そして、その周りにはその取り巻き達が立っていた。
まあ、取り巻きと言っても、各軍の参謀長と副官、そして、数人の随伴人がそれぞれいた。
オーマの周りには、参謀長であるヤーデンと副官のヘンデリックがいた。
そして、バンデリックの次兄であるロンデリックが陸軍と海軍の連絡将校として参加する為に、この場にいた。
次兄は、王都の陸軍の総参謀長付きの参謀で、軍の中枢にいた。
「ワタトラ伯サラサ、海軍准将、ただ今、出頭致しました」
サラサは3侯に対して、敬礼した。
それに対して、3侯は座ったまま答礼してきた。
そして、3侯が腕を下げるのを確認してから、サラサは敬礼を解いた。
「伯、遠い所、ご苦労だった。
時間まで座って待っているが良い」
シルフィラン侯は落ち付いた低い声でサラサを労った。
下の者に対しても、礼節を尽くす態度は立派であったが、やはり、どこか冷徹さを感じてしまう。
「ありがとうございます、閣下」
サラサは回廊での態度とは打って変わって、神妙な面持ちで進められた椅子に腰掛けた。
サラサの位置は3侯から離れており、3侯の前に置いてあるテーブルさえなかった。
この辺が、貴族の序列という感じなのだろう。
傍らに立ったバンデリックはサラサの態度にハラハラしていた。
表面上は神妙にしているが、心の中では小馬鹿にしている感じが手に取るように分かったからだった。
当然、それは父親のオーマも察していて、やれやれといった感じで、こちらは表情に出ていた。
それを敏感に察したサラサは心の中で、背筋を伸ばすのであった。
やはり、サラサは父親には素直に従うようだった。
年齢的には「親の言う事なぞ」という歳ではあるが、不思議とサラサにはそれがなかった。

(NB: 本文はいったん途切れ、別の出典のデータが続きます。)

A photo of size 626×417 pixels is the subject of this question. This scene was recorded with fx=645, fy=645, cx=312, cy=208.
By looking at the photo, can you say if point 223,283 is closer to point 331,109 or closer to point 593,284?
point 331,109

態度が改まったのを感じたバンデリックは安堵の溜息を飲み込んでいた。
「それにしても、遅いではないか、一番下っ端なくせに」
場が落ち付こうとしていた時に、サリドラン侯がいきなり嫌みを言った。
(何なの?このオヤジ……)
サラサは神妙な面持ちのまま、固まっていた。
その傍らで、バンデリックはみるみる蒼くなっていた。
(あ、そうだ、サリドラン侯だったけ?)
サラサが固まっていたのは、単に名前が思い出せなかったからだった。
バンデリックはハラハラし始めて、直立不動が揺らぎ始めようとしていた。
サラサはスッと立ち上がり、
「失礼致しました、侯爵閣下。
遅ればせながら、遅れた事をお詫び申し上げます」
と言って頭を下げた。
それに対して、サリドラン侯は更に何かを言おうとしたが、シルフィラン侯の無言の圧力により、黙った。
(仕方がないじゃないの、ギリギリまで警戒任務の指揮を執っていたのだから……)
サラサは言い訳はいくらでもあったが、神妙な面持ちでそれら全てを飲み込んだ。
軍や艦隊の司令官という者は、軽々に任地を離れる訳にはいかない。
まあ、常識なのだが、何故かサリドラン侯は、任地はサラサより遠いのに、早く駆け付けていた。
「ふん、まあ、よいわ……」
サリドラン侯は不満そうな表情だったが、それ以上は追及しなかった。
シルフィラン侯の睨みもあったのだろう。
「失礼致しました」
サラサは再びそう言うと、シルフィラン侯に促されて、腰掛けた。
この一連のやり取りはサリドラン侯の意気込みというか、勇み足というか、そう言った気合いから来ているものだった。
この儀式においては、10年来サリドラン侯が赴いてはいたが、去年まではオーマが海軍側の援軍として、共に赴いていた。
爵位は同じだが、階級はオーマの方が上なので、主役はオーマという風に感じだった。
だが、今回は、格下であるサラサが任命された事で意気込んでしまったのだろう。
と、まあ、こんな状況なのだが、サラサには茶番にしか思えなかった。
(毎年、毎年、戦いが繰り広げられているのだけど、戦略的に何の意味があるのやら……)
サラサは何度も思っている事をここでも考えていた。